- Extract to read -
:::::

I consider myself to be service-oriented, community-minded, and enthusiastic collaborator.
And why now is because I've now worked for myself full time and have uh in my daughter recently graduated college, so I have the opportunity to honor a full-time commitment.
I also want to mention I'm a veteran of the US Navy, which is what brought me to San Diego in 1986.
I served on the USS Meyer Court when I was stationed at Naval Station in 32nd Street.
My connection goes back even further into the 60s when my father was did a swift boat training in uh North Iowa before shipping out to Vietnam.
And at the risk of oversharing all that I was conceived in Imperial Beach during that time.
You know, and there's a wander into too much information.
Thank you.
Thank you.
We'll now hear from candidate Jesus Martín Gallegos Munoz, who has been nominated for the Council District 8 seat and the at large category.
Please come up to the podium.
Jesus Martín Gallegos Munoz.
Okay.
Moving on, we will hear from candidate Kelly Brusher, who has been nominated for the at large and youth category.
Please come up to the podium.
You'll have two minutes.
Thank you very much.
Good afternoon, everyone.
My name is Kelly Brusher.
I am a graduate student at UC San Diego.
I just finished my second or my first year going into my second year of obtaining a master's in public policy with an emphasis in inequality and social justice.
After I graduate, I plan to work with and for the police in creating initiatives and policies that emphasize both trust and communication by promoting respect and transparency between police, both police and civilians.
Before coming to San Diego, I received my undergraduate degree from UC Santa Barbara in sociology with an emphasis in policing.
My research there consisted of watching videos pre-body cam videos of police interactions between civilians and the police and understanding the ways that interactions happen, creating a code book of policies and tendencies that police have when dealing with different groups of people.
I also read multiple transcriptions dealing with interviews between civilians sending complaints to Seattle PD and the responding and subsequent interviews that took place between the officers and that and those civilians.
So I would love to have the position to be on this commission because although I have my research background, I really want to be able to help the police and to be able to create a more trusting and respectful atmosphere between both police and civilians.
And I think that being able to have this hands-on experience would be very beneficial for me.
I'm also a newer resident of San Diego, and I would love the opportunity to be able to participate more in the proceedings of this city.
So thank you very much.
Thank you.
We will now hear from Michael Allen Falken.
Michael Allen Falcon has been nominated for the at large category.
Please come up to the podium.
Good afternoon.
Thank you, members of the City Council, for your time today, as well as your consideration for my application.
Over the past 20 years, I've spent most of my time focused on building a career in business.

:::::

- Rows -
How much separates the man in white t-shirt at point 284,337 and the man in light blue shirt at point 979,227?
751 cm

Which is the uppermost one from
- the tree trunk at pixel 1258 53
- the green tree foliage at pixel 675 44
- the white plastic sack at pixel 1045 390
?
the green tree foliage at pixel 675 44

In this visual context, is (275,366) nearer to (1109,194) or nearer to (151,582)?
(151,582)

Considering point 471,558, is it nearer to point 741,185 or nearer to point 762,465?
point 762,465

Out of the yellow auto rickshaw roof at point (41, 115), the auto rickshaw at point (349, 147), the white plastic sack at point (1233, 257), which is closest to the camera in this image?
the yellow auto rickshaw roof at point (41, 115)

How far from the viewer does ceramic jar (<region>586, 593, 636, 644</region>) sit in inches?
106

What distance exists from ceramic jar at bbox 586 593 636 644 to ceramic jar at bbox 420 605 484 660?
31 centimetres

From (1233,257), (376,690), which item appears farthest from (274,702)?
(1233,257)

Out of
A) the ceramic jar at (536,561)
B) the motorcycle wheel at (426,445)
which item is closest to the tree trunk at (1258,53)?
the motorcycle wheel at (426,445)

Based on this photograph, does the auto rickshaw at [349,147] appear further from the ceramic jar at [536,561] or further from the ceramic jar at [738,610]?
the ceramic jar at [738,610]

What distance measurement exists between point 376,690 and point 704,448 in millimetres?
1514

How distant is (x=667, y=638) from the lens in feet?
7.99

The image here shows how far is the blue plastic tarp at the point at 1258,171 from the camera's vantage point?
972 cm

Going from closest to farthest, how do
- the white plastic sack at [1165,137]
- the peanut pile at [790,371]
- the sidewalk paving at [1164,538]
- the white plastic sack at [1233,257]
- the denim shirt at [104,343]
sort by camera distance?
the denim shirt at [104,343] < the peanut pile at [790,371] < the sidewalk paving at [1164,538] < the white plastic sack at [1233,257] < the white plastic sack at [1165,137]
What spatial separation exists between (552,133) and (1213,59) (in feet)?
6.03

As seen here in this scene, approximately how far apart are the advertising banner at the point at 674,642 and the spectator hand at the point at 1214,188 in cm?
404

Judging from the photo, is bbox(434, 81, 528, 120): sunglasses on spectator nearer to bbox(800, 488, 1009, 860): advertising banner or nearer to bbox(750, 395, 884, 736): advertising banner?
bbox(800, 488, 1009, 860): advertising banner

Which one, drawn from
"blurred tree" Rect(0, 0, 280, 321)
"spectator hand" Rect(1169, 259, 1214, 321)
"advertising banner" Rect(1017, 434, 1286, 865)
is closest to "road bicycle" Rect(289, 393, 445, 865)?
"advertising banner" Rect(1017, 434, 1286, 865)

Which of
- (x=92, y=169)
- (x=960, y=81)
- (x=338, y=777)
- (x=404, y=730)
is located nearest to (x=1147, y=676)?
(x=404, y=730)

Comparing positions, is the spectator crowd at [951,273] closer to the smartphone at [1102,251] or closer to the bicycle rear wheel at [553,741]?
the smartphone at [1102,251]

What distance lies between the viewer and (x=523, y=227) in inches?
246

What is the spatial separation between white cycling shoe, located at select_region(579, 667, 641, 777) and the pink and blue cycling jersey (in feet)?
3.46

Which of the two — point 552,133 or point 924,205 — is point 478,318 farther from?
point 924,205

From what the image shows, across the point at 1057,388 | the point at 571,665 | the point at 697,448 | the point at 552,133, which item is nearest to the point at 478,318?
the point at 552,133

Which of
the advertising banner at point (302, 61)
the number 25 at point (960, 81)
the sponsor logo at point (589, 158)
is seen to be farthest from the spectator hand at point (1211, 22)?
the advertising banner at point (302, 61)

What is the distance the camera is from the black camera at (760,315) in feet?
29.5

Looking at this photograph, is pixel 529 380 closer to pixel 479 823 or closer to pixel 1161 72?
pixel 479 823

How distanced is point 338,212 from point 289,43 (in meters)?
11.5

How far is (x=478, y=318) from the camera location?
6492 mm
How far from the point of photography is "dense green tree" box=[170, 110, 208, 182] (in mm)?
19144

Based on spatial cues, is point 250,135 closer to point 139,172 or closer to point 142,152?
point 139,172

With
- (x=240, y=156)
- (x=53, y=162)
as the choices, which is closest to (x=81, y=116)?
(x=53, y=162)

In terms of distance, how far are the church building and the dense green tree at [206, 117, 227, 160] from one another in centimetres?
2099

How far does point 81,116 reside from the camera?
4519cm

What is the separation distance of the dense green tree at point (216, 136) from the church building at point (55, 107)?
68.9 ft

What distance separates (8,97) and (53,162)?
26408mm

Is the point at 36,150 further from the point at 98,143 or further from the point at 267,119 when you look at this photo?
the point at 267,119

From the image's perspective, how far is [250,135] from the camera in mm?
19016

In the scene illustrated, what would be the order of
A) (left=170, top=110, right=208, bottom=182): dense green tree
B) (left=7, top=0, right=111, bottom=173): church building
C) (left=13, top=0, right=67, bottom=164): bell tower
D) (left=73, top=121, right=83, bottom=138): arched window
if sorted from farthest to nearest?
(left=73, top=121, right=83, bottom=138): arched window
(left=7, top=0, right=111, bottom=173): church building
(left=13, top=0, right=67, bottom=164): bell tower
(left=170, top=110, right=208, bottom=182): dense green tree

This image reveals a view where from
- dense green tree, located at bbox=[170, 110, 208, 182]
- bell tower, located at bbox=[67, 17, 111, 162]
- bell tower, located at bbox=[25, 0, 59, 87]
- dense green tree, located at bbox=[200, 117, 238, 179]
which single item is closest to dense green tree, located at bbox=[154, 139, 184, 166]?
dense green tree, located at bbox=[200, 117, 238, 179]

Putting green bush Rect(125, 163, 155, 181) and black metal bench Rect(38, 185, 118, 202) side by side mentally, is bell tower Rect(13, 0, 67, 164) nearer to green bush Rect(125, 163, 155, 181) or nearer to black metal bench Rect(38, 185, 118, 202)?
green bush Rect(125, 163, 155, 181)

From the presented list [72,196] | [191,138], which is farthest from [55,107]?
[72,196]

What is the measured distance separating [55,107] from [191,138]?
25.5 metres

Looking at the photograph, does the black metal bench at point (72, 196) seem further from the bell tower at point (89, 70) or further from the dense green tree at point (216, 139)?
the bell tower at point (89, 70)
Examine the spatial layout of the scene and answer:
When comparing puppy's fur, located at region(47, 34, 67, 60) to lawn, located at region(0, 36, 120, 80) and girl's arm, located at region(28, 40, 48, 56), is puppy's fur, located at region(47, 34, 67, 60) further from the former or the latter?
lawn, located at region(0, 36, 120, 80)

:::::

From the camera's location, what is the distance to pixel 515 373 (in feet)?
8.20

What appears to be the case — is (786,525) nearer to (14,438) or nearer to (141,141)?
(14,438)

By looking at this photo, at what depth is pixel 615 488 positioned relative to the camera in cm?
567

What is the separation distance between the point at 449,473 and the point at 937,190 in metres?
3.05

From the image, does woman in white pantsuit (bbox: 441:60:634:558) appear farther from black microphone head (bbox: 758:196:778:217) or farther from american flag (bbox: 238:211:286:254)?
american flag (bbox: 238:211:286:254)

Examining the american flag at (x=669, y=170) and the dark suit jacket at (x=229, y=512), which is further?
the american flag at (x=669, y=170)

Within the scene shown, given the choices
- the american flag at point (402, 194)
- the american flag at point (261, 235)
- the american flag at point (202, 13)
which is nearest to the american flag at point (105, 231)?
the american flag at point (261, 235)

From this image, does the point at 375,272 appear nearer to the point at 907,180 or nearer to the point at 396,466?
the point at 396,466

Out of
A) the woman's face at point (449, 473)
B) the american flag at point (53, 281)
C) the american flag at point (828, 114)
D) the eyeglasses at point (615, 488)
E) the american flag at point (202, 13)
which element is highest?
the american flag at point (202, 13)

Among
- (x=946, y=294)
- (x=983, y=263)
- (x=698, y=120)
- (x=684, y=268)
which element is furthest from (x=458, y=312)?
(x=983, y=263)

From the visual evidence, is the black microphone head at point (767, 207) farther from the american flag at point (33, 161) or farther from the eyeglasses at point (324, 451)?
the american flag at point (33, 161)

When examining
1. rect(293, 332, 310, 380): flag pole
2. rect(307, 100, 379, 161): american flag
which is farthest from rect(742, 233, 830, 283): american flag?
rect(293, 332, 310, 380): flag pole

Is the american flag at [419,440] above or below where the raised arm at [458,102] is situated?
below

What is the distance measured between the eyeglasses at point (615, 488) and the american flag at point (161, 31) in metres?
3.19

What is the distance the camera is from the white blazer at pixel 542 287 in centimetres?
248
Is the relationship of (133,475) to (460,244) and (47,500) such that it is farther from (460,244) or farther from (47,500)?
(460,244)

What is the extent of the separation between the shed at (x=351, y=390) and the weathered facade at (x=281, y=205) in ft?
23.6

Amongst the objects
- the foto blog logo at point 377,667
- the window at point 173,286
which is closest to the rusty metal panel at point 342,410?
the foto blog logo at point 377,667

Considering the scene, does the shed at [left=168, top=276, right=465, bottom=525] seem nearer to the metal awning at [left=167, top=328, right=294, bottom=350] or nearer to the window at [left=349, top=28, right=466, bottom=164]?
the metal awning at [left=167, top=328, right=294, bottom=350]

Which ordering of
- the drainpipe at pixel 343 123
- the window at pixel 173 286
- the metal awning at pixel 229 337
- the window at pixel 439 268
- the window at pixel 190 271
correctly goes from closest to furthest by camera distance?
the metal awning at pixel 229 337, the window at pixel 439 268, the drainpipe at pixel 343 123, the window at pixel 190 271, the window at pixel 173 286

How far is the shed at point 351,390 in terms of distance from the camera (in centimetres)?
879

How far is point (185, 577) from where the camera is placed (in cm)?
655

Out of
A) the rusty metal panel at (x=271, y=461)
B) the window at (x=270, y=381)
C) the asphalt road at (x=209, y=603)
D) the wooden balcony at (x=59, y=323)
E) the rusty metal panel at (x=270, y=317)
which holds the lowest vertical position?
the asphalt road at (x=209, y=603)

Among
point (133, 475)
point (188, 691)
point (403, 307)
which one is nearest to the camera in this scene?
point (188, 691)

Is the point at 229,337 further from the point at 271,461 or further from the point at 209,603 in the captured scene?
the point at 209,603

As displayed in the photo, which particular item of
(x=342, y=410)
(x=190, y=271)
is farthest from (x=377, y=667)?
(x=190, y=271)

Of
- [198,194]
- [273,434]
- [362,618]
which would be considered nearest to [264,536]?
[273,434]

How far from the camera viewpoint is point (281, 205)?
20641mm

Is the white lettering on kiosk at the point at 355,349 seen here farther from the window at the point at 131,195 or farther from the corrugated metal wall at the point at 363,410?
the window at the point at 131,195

:::::

- Problems to work on -
1. In the council meeting transcript, take the part that opens with the words containing "So I would love" and closes with "So thank you very much.", and write it out again with "atmosphere" swapped for "environment".
2. Answer these questions from the council meeting transcript:
(a) In what year did the first speaker's naval service bring them to San Diego?
(b) At which university did Kelly Brusher earn an undergraduate degree, and in what field?
(c) Which seat and which category was Jesus Martín Gallegos Munoz nominated for?
3. Continue the council meeting transcript from its last sentence, in the voice of the candidate who is speaking.
The items stand apart from the council meeting transcript and have no connection to it.

- Task results -
1.
So I would love to have the position to be on this commission because although I have my research background, I really want to be able to help the police and to be able to create a more trusting and respectful environment between both police and civilians.
And I think that being able to have this hands-on experience would be very beneficial for me.
I'm also a newer resident of San Diego, and I would love the opportunity to be able to participate more in the proceedings of this city.
So thank you very much.

2.
(a) 1986.
(b) UC Santa Barbara, in sociology.
(c) The Council District 8 seat and the at large category.

3.
I've traveled all over the United States and lived quite a few different places.
And until I placed uh kind of my roots here in San Diego, I didn't realize the need to serve in the community.
And since then I've actually started looking actively for ways to reach out and give back since I moved so much before I really started to see the impact on community members and so forth.
So the reason for uh for me asking to be on this advisory board is because I would certainly like the opportunity to be able to listen and give thoughtful feedback and a way to be able to help make the place better our city safer and a better place.
Thank you.
Thank you.
Next, we have candidate Scott Rodriguez, who has been nominated for the low and moderate income category.
Please come up to the podium.
Scott Rodriguez.
Moving on.
We have candidate Rashida Lamar Hamid, who has been nominated for the at large and low moderate income category.
Please begin your comments when ready.
My name is great day, City Council, and thanks so much for your time.
My name is Rashida Hamid, and I am submitting my interest in serving on the commission on police Practices.
I'm a lifelong resident of San Diego's 4th district, and I'm the founder of the first community empowerment center in District 4.
I've dedicated my entire life to strengthening relationships, restoring trust, and creating safer, healthier communities.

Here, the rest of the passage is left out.